**SUPPLIED DATA**
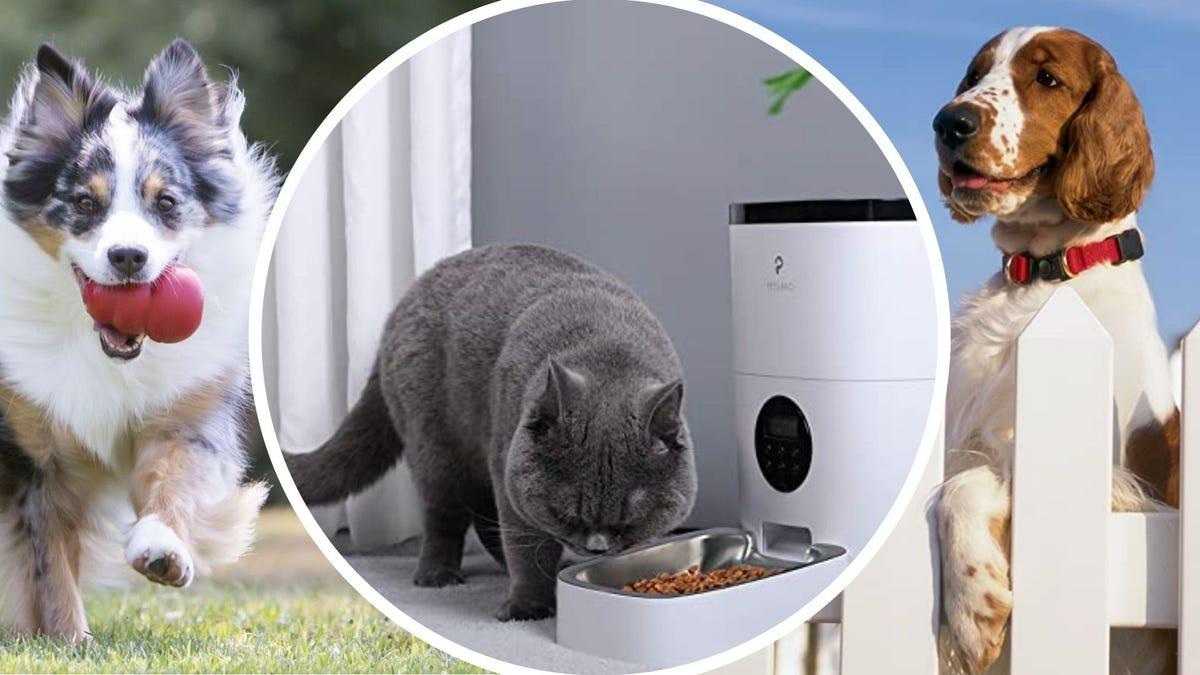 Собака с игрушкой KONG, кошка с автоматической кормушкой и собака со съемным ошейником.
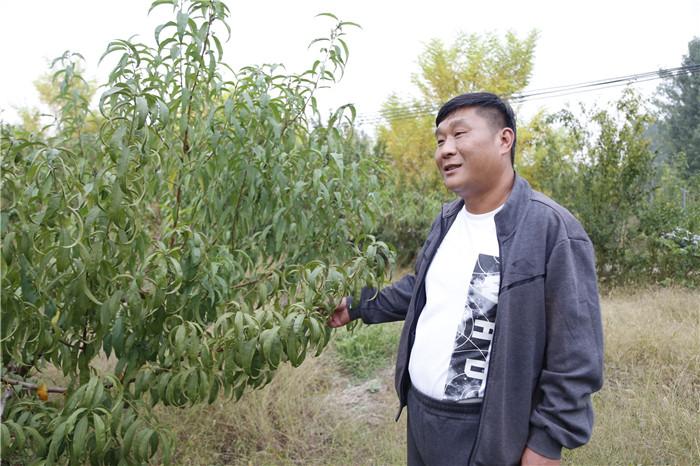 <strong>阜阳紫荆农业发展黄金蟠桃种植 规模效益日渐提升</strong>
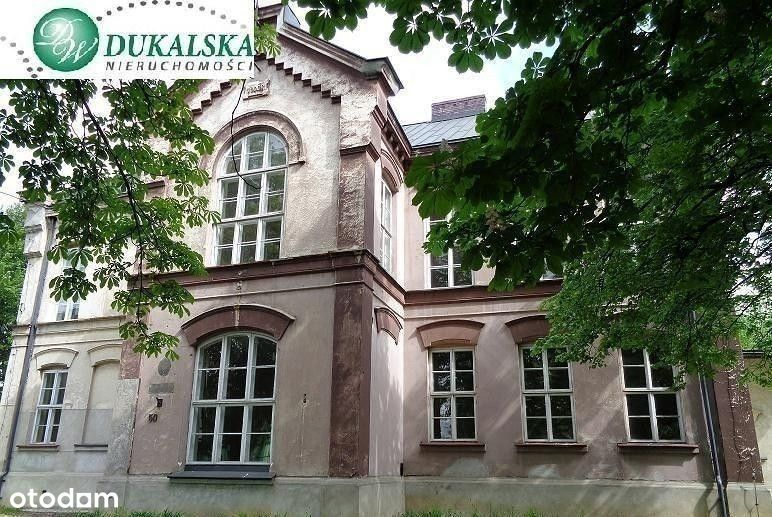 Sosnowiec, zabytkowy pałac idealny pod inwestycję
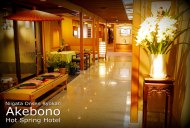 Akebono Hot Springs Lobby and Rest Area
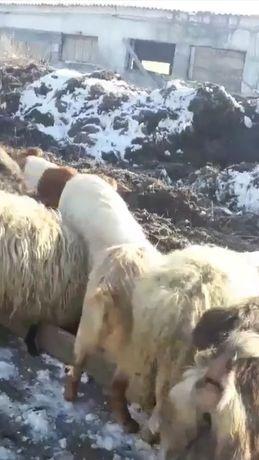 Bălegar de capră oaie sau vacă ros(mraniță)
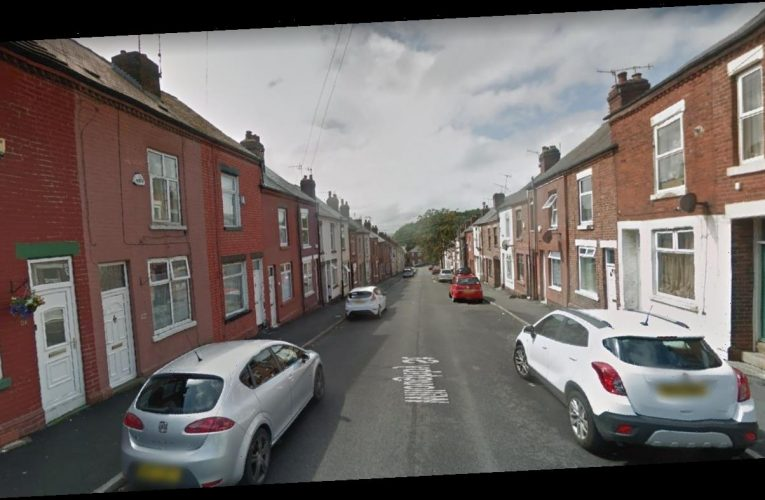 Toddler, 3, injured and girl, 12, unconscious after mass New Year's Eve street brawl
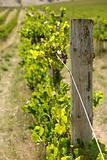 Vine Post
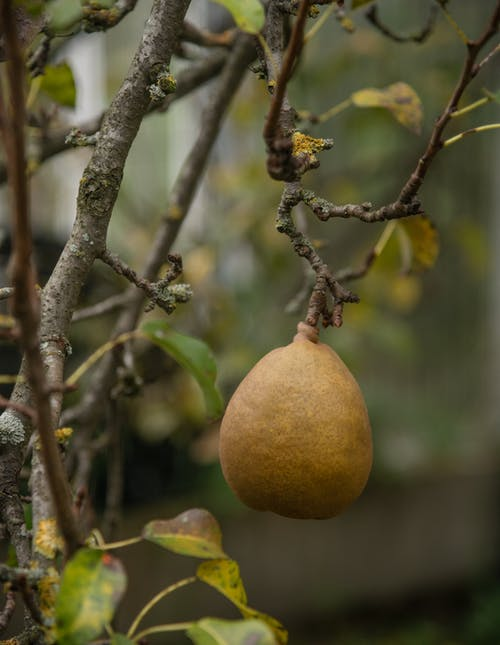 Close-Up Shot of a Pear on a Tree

**TASK TO CARRY OUT**
Reproduce exactly the part of the records above that begins at the line holding "Bălegar de capră oaie sau vacă ros(mraniță)" and ends at the final line, both included, leaving out the pictures.

**RESULT BELOW**
 Bălegar de capră oaie sau vacă ros(mraniță)
 Toddler, 3, injured and girl, 12, unconscious after mass New Year's Eve street brawl
 Vine Post
 Close-Up Shot of a Pear on a Tree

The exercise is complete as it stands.